US-Backed Counterinsurgency in the Philippines Targets Indigenous Land Defenders

Beginning in 2001 under President Gloria Macapagal Arroyo, soldiers in the Philippines have undertaken an extended counterinsurgency campaign that one human rights organization has called “by far the bloodiest and most brutal” campaign unleashed on the Filipino people. According to Nick Alexandrov’s report for CounterPunch,  officially the campaign aims “to reduce the capabilities of internal armed threats,” such as the Communist New People’s Army, and to clear NPA-held land of fighters. But, in reality, “Philippine soldiers stormed indigenous and peasant communities, killing whoever they wanted—a legacy current President Rodrigo Duterte carries forward.”
A series of reports by Karapatan on the human rights situation the Philippines confirm that Philippine counterinsurgency campaign targets civilians—including especially land defenders and indigenous activists—rather than communist insurgents. According to a July 2019 report by Global Witness, thirty of the 164 land and environmental defenders reported killed in 2018 were from the Philippines, making it the deadliest country in the world for people protecting their land or the environment.
While Global Witness charged the Philippine military, “working in collusion with powerful private interests,” for these deaths, Alexandrov wrote, “You can charge the U.S. government as well.” Noting that the Philippines receives more security aid from the US than any other Southeast Asian nation, he described how the Foreign Military Financing (FMF) program has provided nearly $650 million to the Philippines since 2000. FMF grants allow US allies to purchase defense equipment made in the United States, benefiting the domestic defense industry. US security aid to the Philippines has also included $218 million for training and arming Philippine troops.

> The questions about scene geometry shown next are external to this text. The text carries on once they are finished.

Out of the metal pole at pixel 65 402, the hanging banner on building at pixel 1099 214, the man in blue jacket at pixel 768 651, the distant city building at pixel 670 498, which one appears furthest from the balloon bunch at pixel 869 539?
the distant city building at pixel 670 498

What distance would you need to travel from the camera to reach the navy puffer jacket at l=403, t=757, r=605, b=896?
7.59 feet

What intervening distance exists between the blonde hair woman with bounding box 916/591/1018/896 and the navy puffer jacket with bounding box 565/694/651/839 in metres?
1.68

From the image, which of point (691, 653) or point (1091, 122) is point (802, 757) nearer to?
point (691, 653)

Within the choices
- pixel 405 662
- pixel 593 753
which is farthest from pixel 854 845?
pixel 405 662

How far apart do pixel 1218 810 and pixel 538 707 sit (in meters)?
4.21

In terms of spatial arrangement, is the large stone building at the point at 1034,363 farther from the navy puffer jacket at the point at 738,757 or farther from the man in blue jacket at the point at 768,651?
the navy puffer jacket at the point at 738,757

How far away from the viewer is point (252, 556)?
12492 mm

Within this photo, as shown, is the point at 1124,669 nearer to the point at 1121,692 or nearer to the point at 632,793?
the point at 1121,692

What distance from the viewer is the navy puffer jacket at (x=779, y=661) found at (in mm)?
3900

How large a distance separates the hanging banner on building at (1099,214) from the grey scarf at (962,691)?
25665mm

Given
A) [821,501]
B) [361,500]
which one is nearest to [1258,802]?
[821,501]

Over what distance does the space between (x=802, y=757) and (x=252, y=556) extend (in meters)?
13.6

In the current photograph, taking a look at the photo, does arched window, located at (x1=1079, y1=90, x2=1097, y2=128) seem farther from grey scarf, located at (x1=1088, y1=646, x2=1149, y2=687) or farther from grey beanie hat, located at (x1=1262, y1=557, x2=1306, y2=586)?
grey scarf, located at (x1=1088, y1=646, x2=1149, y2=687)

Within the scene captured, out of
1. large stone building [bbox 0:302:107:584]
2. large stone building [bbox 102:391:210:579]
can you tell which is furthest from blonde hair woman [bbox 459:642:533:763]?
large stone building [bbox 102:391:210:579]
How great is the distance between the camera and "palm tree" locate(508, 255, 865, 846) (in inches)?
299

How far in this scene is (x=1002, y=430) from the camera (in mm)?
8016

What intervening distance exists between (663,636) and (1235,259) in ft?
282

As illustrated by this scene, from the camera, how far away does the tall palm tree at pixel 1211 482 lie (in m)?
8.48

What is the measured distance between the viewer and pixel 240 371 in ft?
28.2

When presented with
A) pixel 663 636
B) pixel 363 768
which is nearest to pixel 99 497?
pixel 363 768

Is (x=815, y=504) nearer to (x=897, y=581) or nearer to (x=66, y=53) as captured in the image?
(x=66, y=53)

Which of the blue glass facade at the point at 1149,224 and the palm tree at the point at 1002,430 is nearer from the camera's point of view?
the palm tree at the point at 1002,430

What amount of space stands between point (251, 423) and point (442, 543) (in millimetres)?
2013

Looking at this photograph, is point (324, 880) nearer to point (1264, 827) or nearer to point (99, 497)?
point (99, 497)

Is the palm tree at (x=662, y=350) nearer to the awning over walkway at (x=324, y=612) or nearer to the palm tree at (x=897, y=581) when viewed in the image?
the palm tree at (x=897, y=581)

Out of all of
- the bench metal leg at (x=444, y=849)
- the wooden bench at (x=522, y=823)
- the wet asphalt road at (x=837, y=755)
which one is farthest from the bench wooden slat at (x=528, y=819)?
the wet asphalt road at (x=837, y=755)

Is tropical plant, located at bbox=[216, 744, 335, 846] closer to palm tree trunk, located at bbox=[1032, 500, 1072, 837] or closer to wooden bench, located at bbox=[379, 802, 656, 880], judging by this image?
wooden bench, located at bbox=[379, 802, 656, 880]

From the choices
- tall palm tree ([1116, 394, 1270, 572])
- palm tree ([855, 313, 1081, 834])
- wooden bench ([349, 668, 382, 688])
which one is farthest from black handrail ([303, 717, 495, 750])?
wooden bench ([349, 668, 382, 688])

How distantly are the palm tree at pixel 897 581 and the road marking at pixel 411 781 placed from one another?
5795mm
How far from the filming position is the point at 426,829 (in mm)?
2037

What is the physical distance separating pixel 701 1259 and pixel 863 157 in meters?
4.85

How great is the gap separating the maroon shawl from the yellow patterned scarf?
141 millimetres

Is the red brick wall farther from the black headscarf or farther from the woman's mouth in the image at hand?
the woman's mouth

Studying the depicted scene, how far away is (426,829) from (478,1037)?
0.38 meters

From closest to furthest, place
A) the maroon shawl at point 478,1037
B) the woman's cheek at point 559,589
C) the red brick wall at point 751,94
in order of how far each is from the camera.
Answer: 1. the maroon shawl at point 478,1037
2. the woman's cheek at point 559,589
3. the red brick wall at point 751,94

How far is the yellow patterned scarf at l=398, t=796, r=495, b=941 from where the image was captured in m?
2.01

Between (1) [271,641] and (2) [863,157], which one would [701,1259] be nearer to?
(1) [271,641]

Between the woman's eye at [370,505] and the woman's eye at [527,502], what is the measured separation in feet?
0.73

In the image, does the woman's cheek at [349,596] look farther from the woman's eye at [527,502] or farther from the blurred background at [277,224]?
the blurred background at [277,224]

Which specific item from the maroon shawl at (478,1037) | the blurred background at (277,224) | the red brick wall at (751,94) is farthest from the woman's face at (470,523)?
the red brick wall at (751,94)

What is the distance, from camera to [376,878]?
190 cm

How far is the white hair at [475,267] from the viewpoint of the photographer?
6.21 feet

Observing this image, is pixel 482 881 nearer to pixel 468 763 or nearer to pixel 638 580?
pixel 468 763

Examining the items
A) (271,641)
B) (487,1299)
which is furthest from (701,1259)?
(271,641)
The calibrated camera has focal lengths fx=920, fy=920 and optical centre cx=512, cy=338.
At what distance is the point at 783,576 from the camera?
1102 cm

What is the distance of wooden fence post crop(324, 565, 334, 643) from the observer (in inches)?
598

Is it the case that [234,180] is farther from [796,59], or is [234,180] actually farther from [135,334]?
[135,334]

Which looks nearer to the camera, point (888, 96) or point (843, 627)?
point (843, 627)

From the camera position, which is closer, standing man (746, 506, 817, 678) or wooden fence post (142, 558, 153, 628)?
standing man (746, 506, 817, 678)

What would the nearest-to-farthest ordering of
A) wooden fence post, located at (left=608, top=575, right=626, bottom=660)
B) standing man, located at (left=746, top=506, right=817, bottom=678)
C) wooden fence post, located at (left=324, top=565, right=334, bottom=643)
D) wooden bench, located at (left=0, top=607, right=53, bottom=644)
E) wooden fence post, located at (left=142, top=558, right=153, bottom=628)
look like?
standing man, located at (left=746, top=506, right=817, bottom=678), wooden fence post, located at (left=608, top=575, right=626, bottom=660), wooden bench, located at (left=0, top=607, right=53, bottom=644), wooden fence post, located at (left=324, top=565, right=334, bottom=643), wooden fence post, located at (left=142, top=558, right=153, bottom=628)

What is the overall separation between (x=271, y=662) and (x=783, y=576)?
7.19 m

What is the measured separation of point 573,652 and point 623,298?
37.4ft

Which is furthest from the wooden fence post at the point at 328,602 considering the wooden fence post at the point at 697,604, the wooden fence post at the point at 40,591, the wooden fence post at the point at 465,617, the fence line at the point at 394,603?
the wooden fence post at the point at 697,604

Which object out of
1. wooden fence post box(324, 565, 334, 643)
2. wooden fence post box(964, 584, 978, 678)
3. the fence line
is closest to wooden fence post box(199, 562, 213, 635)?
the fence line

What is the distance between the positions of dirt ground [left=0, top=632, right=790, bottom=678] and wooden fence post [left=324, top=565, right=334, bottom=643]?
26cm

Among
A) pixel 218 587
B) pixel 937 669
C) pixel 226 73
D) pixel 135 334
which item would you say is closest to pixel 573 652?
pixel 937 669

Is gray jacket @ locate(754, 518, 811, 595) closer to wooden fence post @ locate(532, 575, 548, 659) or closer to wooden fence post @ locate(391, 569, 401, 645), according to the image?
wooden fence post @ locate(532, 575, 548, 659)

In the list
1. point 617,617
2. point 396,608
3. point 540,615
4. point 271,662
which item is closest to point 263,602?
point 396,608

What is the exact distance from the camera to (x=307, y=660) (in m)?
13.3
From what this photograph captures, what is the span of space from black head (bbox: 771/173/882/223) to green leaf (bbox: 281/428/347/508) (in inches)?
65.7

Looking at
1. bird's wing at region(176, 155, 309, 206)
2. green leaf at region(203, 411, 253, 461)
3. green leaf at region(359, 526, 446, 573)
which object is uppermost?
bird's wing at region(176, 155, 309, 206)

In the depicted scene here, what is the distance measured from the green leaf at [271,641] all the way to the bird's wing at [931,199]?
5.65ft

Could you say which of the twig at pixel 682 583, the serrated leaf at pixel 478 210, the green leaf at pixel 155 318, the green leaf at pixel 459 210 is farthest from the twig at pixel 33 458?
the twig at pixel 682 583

Past US officials have made statements regarding the Philippines’ indigenous people that could be interpreted as validating the nation’s counterinsurgency campaign. As Alexandrov reported, in 2008, the US ambassador to the Philippines, Kristie Kenney, complained that mining on one of the nation’s islands, Mindanao, had yet to meet its potential. “One of the most significant challenges facing large-scale mining operations is dealing with the current residents of the lands to which they have obtained mineral rights,” Kenney elaborated. She singled out “indigenous people with ancestral, albeit unrecognized by the legal system, claims to the mineral-rich areas” as especially problematic.
Source: Nick Alexandrov, “Murder Like It’s 1495: U.S.-Backed Counterinsurgency in the Philippines,” CounterPunch, November 13, 2019, https://www.counterpunch.org/2019/11/13/murder-like-its-1495-u-s-backed-counterinsurgency-in-the-philippines/.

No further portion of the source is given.